The simplest and most effective strategy we know today to automatically recover that gives the impacted service the ability to avoid entering a metastable state is for clients to implement retries with exponential backoff. No circuit breaker-type functionality is required. Unfortunately it requires that clients be well behaved.

Also, circuit breakers have issues of their own:

“Even with a single layer of retries, traffic still significantly increases when errors start. Circuit breakers, where calls to a downstream service are stopped entirely when an error threshold is exceeded, are widely promoted to solve this problem. Unfortunately, circuit breakers introduce modal behavior into systems that can be difficult to test, and can introduce significant addition time to recovery. We have found that we can mitigate this risk by limiting retries locally using a token bucket. This allows all calls to retry as long as there are tokens, and then retry at a fixed rate when the tokens are exhausted.” https://aws.amazon.com/builders-library/timeouts-retries-and...

Consider a situation in which all the clients have circuit breakers. All of them enter the open state once the trigger condition is met, which drops request load on the service to zero.

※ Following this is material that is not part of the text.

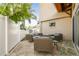 Cozy outdoor seating area with travertine tile, wicker furniture, and lush tropical landscaping at 1427 40Th Ne Ave, St Petersburg, FL 33703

Your autoscaler reduces capacity to the minimum level in response. Then, all the circuit breakers are reset to the closed state. Your service then experiences a sudden rush of normal- or above-normal traffic, causing it to immediately exhaust availabile capacity. It’s a special case of bimodal behavior, which we try to avoid as a matter of sound operational practice.

fragmede 2 days ago [ - ]

Thundering herd is a known post-outage, service restore failure mode. You never let your load balancer and the API boxes behind it dip below some statically defined low water mark; the waste of money is better than going down when the herd shows up. When it does show up, as noted, token bucket rate limiter running 429s while the herd slowly gets let back onto the system. Even if the app server can take it, it's not a given that the eg queue or database systems can absorb the herd as well (especially if that's what went down).